▶ [Task material]:
(begin)
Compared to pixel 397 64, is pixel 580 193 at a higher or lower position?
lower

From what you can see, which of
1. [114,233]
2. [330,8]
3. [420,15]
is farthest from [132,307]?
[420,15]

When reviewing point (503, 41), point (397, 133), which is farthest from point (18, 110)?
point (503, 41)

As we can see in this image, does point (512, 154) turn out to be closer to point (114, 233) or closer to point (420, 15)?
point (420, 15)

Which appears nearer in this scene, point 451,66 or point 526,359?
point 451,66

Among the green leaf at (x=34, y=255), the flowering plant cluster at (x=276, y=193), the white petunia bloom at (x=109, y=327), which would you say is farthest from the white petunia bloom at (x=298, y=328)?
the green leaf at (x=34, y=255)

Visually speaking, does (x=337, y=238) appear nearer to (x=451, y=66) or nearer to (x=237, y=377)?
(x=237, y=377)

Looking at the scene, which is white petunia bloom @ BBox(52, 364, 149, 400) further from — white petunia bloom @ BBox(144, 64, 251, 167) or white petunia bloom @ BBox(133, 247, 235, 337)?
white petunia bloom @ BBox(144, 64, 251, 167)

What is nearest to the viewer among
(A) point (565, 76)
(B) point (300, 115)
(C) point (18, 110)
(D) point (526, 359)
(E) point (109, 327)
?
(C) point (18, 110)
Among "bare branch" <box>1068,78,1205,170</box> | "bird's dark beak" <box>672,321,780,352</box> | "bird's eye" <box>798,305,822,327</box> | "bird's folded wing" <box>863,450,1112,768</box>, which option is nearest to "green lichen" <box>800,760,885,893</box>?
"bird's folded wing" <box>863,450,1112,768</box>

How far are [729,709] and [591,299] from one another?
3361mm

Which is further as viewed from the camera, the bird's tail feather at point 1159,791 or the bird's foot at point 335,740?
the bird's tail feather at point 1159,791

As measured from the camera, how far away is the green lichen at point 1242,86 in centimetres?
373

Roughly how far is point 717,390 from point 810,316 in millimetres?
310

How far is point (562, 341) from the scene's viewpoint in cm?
(end)
▶ [Set task]: Return all of the records above verbatim, in the same order and with the same line breaks.

▶ [Right answer]:
Compared to pixel 397 64, is pixel 580 193 at a higher or lower position?
lower

From what you can see, which of
1. [114,233]
2. [330,8]
3. [420,15]
is farthest from [132,307]?
[420,15]

When reviewing point (503, 41), point (397, 133), which is farthest from point (18, 110)?
point (503, 41)

As we can see in this image, does point (512, 154) turn out to be closer to point (114, 233) or closer to point (420, 15)?
point (420, 15)

Which appears nearer in this scene, point 451,66 or point 526,359?
point 451,66

Among the green leaf at (x=34, y=255), the flowering plant cluster at (x=276, y=193), the white petunia bloom at (x=109, y=327), which would you say is farthest from the white petunia bloom at (x=298, y=328)?
the green leaf at (x=34, y=255)

Visually speaking, does (x=337, y=238) appear nearer to (x=451, y=66) or nearer to (x=237, y=377)?
(x=237, y=377)

Looking at the scene, which is white petunia bloom @ BBox(52, 364, 149, 400) further from — white petunia bloom @ BBox(144, 64, 251, 167) or white petunia bloom @ BBox(133, 247, 235, 337)?
white petunia bloom @ BBox(144, 64, 251, 167)

What is nearest to the viewer among
(A) point (565, 76)
(B) point (300, 115)
(C) point (18, 110)
(D) point (526, 359)
(E) point (109, 327)
?
(C) point (18, 110)
Among "bare branch" <box>1068,78,1205,170</box> | "bird's dark beak" <box>672,321,780,352</box> | "bird's eye" <box>798,305,822,327</box> | "bird's folded wing" <box>863,450,1112,768</box>, which option is nearest to "green lichen" <box>800,760,885,893</box>?
"bird's folded wing" <box>863,450,1112,768</box>

How far are [729,709] and [591,299] from one another?
3361mm

Which is further as viewed from the camera, the bird's tail feather at point 1159,791 or the bird's foot at point 335,740?
the bird's tail feather at point 1159,791

As measured from the camera, how far away is the green lichen at point 1242,86 in centimetres?
373

Roughly how far is point 717,390 from point 810,316 in millimetres?
310

How far is point (562, 341) from the scene's viewpoint in cm?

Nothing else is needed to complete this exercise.